El ejercicio:
¿Puedes reproducir sin cambios el pasaje del texto sobre las desapariciones forzadas en Guatemala que va desde "Es evidente entonces" hasta "vida un calvario.", incluido este último?
**** Texto fuente
Organismos como la CEH , que estudiaron
profundamente el tema de las desapariciones forzadas, dejaron importantes
recomendaciones encaminadas a procesar las secuelas dejadas por las mismas. Entre
otras cosas, se invita a recuperar la memoria histórica y dignificar a las
víctimas. Tal recomendación sólo muy parcialmente ha sido tenida en cuenta; por
parte del Estado no ha habido investigaciones profundas. Han sido básicamente
los esfuerzos de algunos familiares de desaparecidos(as), de manera aislada o a
través de las organizaciones de búsqueda creadas específicamente con ese fin,
quienes han tomado la iniciativa logrando pequeños avances. Falta aún la
investigación sistemática promovida desde el Estado guatemalteco que permita
conocer el paradero de quienes fueron desaparecidos, contribuyendo a sanar las
heridas aún abiertas.
El fenómeno de la desaparición forzada
de personas en Guatemala, dada su masividad y la impunidad con que se realizó,
puede entenderse sólo en función de una matriz histórica de violación
sistemática de los derechos humanos, de una cultura de impunidad y de una
apología de la violencia y de la muerte que viene marcando a la sociedad desde
hace siglos. Por eso, y no por un espíritu revanchista, condenar a alguien de
carne y hueso que represente esa política tétrica, es un imperativo ético. Dejar
las cosas en el olvido es fomentar la impunidad, y por tanto llamar a nueva
violencia.
Es evidente entonces que el ejercicio
de esta terrible práctica no es producto azaroso ni circunstancial, sino que
forma parte de una muy estructurada política pública. De ahí que, tanto las
desapariciones forzadas de personas como todo el arsenal de recursos utilizados
en esta guerra sucia, si no son debidamente analizadas, conocidas, revertidas,
condenadas como prácticas contrarias a las más elementales normas de convivencia
y solidaridad, perpetúan sus efectos en el tiempo creando un clima de zozobra y
tensión social que hace la vida un calvario.
********
**** Datos almacenados
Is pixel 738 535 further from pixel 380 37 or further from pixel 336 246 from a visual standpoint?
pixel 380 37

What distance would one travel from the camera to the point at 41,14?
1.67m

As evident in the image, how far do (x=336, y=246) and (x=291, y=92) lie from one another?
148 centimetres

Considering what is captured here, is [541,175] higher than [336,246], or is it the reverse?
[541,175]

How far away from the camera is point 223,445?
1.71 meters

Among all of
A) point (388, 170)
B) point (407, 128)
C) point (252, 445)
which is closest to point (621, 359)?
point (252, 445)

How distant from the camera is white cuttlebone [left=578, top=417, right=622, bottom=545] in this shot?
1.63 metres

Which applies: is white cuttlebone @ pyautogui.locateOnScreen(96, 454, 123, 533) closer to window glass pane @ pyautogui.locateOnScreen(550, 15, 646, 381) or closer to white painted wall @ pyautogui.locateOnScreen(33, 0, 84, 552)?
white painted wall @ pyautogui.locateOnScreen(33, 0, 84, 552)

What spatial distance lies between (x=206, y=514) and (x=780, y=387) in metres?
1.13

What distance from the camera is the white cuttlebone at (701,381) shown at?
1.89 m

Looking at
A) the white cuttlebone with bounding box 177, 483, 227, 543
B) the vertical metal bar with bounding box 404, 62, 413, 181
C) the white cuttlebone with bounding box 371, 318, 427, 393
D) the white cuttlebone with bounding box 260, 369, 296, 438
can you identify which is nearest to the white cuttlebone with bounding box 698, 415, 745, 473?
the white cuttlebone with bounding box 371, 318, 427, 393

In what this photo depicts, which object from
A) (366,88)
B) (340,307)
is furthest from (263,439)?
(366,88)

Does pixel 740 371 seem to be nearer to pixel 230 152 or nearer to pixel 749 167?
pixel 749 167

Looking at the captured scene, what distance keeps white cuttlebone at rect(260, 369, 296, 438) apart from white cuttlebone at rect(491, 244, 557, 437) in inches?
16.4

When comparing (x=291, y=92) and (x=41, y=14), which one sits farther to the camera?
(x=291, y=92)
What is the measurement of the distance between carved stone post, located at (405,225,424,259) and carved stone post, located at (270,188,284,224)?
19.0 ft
********
Respuesta final:
Es evidente entonces que el ejercicio
de esta terrible práctica no es producto azaroso ni circunstancial, sino que
forma parte de una muy estructurada política pública. De ahí que, tanto las
desapariciones forzadas de personas como todo el arsenal de recursos utilizados
en esta guerra sucia, si no son debidamente analizadas, conocidas, revertidas,
condenadas como prácticas contrarias a las más elementales normas de convivencia
y solidaridad, perpetúan sus efectos en el tiempo creando un clima de zozobra y
tensión social que hace la vida un calvario.